_Task brief_
Repeat exactly the lines from the line containing "Rear view of" through the last line of the records below, inclusive, and nothing else.

_Material supplied_
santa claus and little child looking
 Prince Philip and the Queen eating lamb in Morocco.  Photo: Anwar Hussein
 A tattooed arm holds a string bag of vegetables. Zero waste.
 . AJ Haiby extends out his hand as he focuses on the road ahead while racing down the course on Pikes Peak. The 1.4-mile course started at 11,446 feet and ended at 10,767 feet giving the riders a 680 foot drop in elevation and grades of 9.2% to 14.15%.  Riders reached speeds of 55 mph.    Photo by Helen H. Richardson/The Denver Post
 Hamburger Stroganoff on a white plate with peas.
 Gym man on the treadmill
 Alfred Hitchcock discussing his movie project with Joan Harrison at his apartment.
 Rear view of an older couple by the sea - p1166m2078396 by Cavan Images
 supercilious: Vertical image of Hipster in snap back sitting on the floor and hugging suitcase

_Expected answer_
 Rear view of an older couple by the sea - p1166m2078396 by Cavan Images
 supercilious: Vertical image of Hipster in snap back sitting on the floor and hugging suitcase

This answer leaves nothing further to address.